In this post we assess the claim that the Markov blanketed mind must be inferentially secluded and segregated from its environment (Hohwy 2016, 2017). The Markov blanket formalism serves as an attractive statistical framework for demarcating the boundary of the mind, including the conscious mind. Yet we dispute the conclusion that the Markov blanket forms a boundary for the mind around the brain. Before we make our argument we must briefly explain how Markov blankets have been put to work in the predictive processing theory of mind. The idea in a nutshell is that any system that succeeds in minimising prediction error in the long-run will also thereby maximise the evidence for its own existence. Agents are conceived as being models of their environment. Thus a system that maximises evidence for its model will also thereby maximise evidence for its own continued existence. Any system that consistently maximises evidence for its own existence will thereby produce and maintain its own Markov blanket, segregating states that are internal to the system from those that belong to its environment. Thus, systems that succeed in minimising long-term prediction error will in the process also produce and maintain their own Markov blanket.
Hohwy has argued on this basis that the Markov blanket around the mind constitutes an “evidentiary boundary” placed around the central nervous system, just as we have seen Chalmers claim on common-sense grounds. Anything located outside the brain should be formally treated as a hidden cause to be inferred prior to it having any influence on behavior. Thus external elements “located in the environment cannot strictly speaking be said to be constitutive parts of our minds because things in the environment are outside [the Markov blanket], as are other people and their mental states” (2016, p. 269).
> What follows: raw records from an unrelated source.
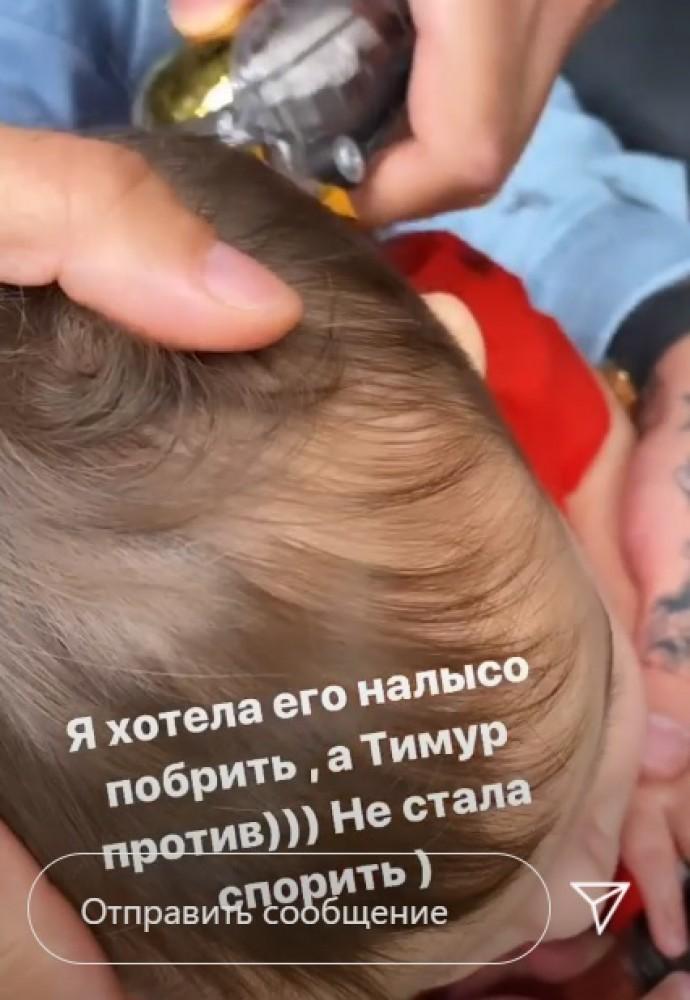"""""""Тимур был против"""": Тимати вынудил Анастасия Решетову согласиться с его мнением"""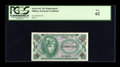Military Payment Certificates:Series 641, Series 641 10c Replacement PCGS New 62....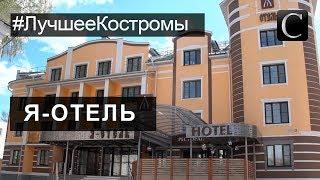 видео Гостиницы Костромы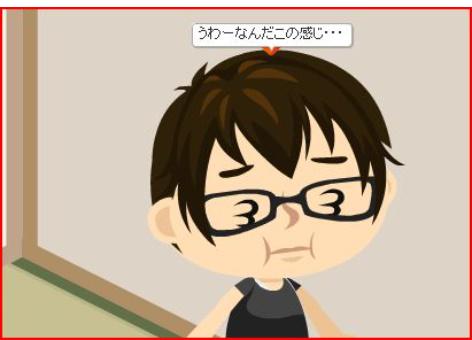 f:id:akitanakanisi:20180219133518j:plain
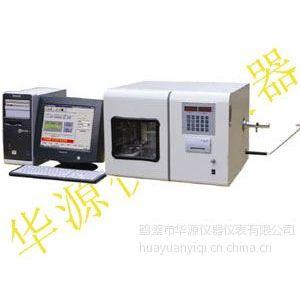 供应KZDL-6B煤炭定硫仪 六安煤炭化验设备 蚌埠煤炭检验仪器鹤壁华源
Our book develops a response to Hohwy’s important challenge, using our third-wave interpretation of predictive processing.
Consider that the statistical structure of the Markov blanket is scale-free. It can be found at many different scales of life, from macromolecules to organelles, organs and humans (Allen & Friston 2016; Clark 2017; Kirchhoff et al. 2018; Palacios et al. 2017). This raises the question of which scale is the right scale for using Markov blankets to delineate a boundary for the mind? Second, the partitioning rule of the Markov blanket precludes direct coupling between internal and external states. However, this particular kind of statistical delineation between states only arises given coupling. At the same time as internal states separate themselves from external states, they remain statistically coupled to their niche given the states that define their Markov blanket (Palacios et al. 2017). So any system that can produce and maintain its own Markov blanket will also be an extended dynamical singularity (Hurley 1998).
Third, a central requirement for agents that succeed in minimising prediction error is that they do a good job of managing error on average and over the long run, where the prediction error an agent must minimise is defined relative to its phenotype, and the niche in which it develops. The Markov blanket we suggest must for this reason be placed around the whole embodied agent. This raises the possibility of thinking about the agent as an extended phenotype. Consider the spider and its web as forming a single system that work together in the service of catching the critters the spider relies upon for its food. The web extends the sensory surface of the spider, such that the Markov blanket can be placed around the spider and its web. The sensory and active states that are produced and maintained form a boundary around the spider and its web. The web is thus an extension of the spider’s body. It is a part of the system that is continuously produced and maintained over time relative to which the spider is able to minimise long-term prediction errors.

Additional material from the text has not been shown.